My output is a little different from the other examples as I get redirected to the Australian Google page.


Not sure if you are limited on tools:

But regex might not be the best way to go as mentioned, but here is an example that I put together:

cat urls.html | grep -Eo "(http|https)://[a-zA-Z0-9./?=_%:-]*" | sort -u
  • grep -E : is the same as egrep
  • grep -o : only outputs what has been grepped
  • (http|https) : is an either / or
  • a-z : is all lower case
  • A-Z : is all upper case
  • . : is dot
  • / : is the slash
  • ? : is ?
  • = : is equal sign
  • _ : is underscore
  • % : is percentage sign
  • : : is colon
  • - : is dash
  • *: is repeat the [...] group
  • sort -u : will sort & remove any duplicates

Output:

bob@bob-NE722:~s$  wget -qO- https://stackoverflow.com/ | grep -Eo "(http|https)://[a-zA-Z0-9./?=_-]*" | sort -u
https://stackauth.com
https://meta.stackoverflow.com
https://cdn.sstatic.net/Img/svg-icons
https://stackoverflow.com
https://www.stackoverflowbusiness.com/talent
https://www.stackoverflowbusiness.com/advertising
https://stackoverflow.com/users/login?ssrc=head
https://stackoverflow.com/users/signup?ssrc=head
https://stackoverflow.com
https://stackoverflow.com/help
https://chat.stackoverflow.com
https://meta.stackoverflow.com
...

You can also add in \d to catch other numeral types.

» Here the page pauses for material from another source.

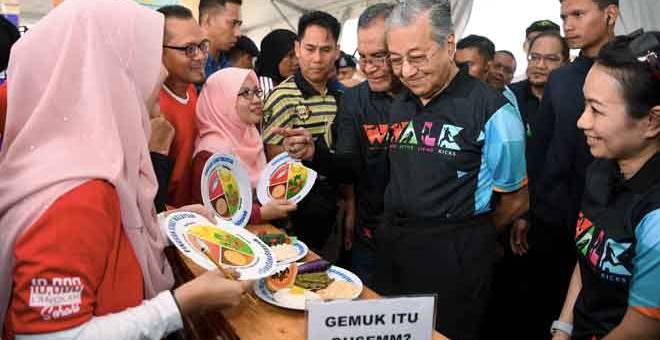 LAWATAN: Dr Mahathir (dua kanan) melawat ruang pameran pemakanan seimbang selepas melancarkan Kempen Gaya Hidup Aktif (WALK) 2018 di Setia Alam dekat Shah Alam, semalam. Turut hadir Menteri Kesihatan Datuk Seri Dr Dzulkefly Ahmad (tiga kanan). — Gambar Bernama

If your grep supports Perl regexes:

grep -Po '(?<=href=")[^"]*(?=")'
  • (?<=href=") and (?=") are lookaround expressions for the href attribute. This needs the -P option.
  • -o prints the matching text.

For example:

$ curl -sL https://www.google.com | grep -Po '(?<=href=")[^"]*(?=")'
/search?
https://www.google.co.in/imghp?hl=en&tab=wi
https://maps.google.co.in/maps?hl=en&tab=wl
https://play.google.com/?hl=en&tab=w8
https://www.youtube.com/?gl=IN&tab=w1
https://news.google.co.in/nwshp?hl=en&tab=wn
...

As usual, there's no guarantee that these are valid URIs, or that the HTML you're parsing will be valid.